È un po’ come quando si parla di calcio. Chi lo detesta di solito tira in ballo, non a torto, l’enormità di parole (e interessi) che lo circondano, inclusa una notevole quantità di ciarlatani, magari aggressivi. La ragione è che, essendo lo sport più popolare, trascina a sé un po’ tutto, incluse visceralità, volgarità e mitologie. Accade lo stesso per la salute, in cima agli interessi degli italiani, e perciò foriera, specie sul terreno sconfinato del web, anche di parecchie bufale.
Il problema è che si tratta, appunto, di salute, ossia di un tema delicatissimo, sicché la “fake news” può recare un serio danno, agli individui e alla collettività, tanto più che, alle stime del Censis, almeno un italiano su tre si informa sulla medicina navigando in rete. Il dato, nell’insieme, è positivo, perché a portata di schermo e tastiera in effetti si può trovare tantissima informazione, inclusi contenuti scientifici, cosa impensabile fino a pochi anni fa.

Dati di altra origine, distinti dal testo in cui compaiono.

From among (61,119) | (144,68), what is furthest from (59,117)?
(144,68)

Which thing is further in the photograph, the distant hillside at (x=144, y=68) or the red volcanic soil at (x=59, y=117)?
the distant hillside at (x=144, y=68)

Ma al contempo presenta grandi insidie, perché s’infiltrano e, nelle ripetizioni e “condivisioni”, proliferano un sacco di falsità, che possono suonare vere quantomeno agli strati culturalmente più deboli della popolazione.
E così, l’Istituto Superiore di Sanità ha deciso di mobilitarsi, utilizzando il medesimo strumento potentissimo, il web, e annunciando in questi giorni l’apertura di un’apposita sezione del portale ISSalute, orientata proprio a smascherare le tantissime bufale sui temi della salute. E riferendo di averne già individuate, in breve tempo, ben 150 tra quelle più diffuse.
Alcune sono per la verità interessanti, anche perché tendono a essere acquisite anche tra le persone più informate. È il caso dello zucchero di canna, ritenuto solitamente più sano di quello bianco, eppure non c’è alcuno studio scientifico che lo comprovi, mentre contengono entrambi esattamente la stessa molecola (il saccarosio). Poi c’è il “ferro negli spinaci”, popolarizzato anche dallo storico “Braccio di Ferro”. Solo che, tra le tante virtù di quella verdura, manca tale sostanza, non perché assente, ma perché compresente ad altre che ne inibiscono l’assorbimento intestinale. Poi c’è il caso delle radiofrequenze generate dal wi-fi in casa, su cui la stessa Organizzazione Mondiale della Sanità ha negato l’esistenza di riscontri scientifici che documentino alcun danno per la salute.
Infine ci sono i tanti “classici” delle bufale, inclusi quelli, pericolosissimi, contro i vaccini, tuttora essenziali per la salute delle persone e anche per la sostenibilità dei sistemi sanitari, oppure gli spauracchi sulle trasfusioni “poco controllate”, che invece lo sono rigorosamente, o ancora sui migranti, che riporterebbero malattie da noi scomparse come la tubercolosi (mai del tutto debellata, e agli esiti statistici senza alcuna incidenza dall’immigrazione). Non ultimo, i pregiudizi sulle raccolte fondi per la ricerca medica, che “chissà dove vanno”. Al contrario, un’Ong ha stimato che, per ogni euro donato, ben 74,2 centesimi vanno all’effettiva ricerca, il resto tra spese per le strutture, la gestione, e la campagna stessa: insomma, un’ampiezza e pertinenza di destinazione probabilmente senza pari.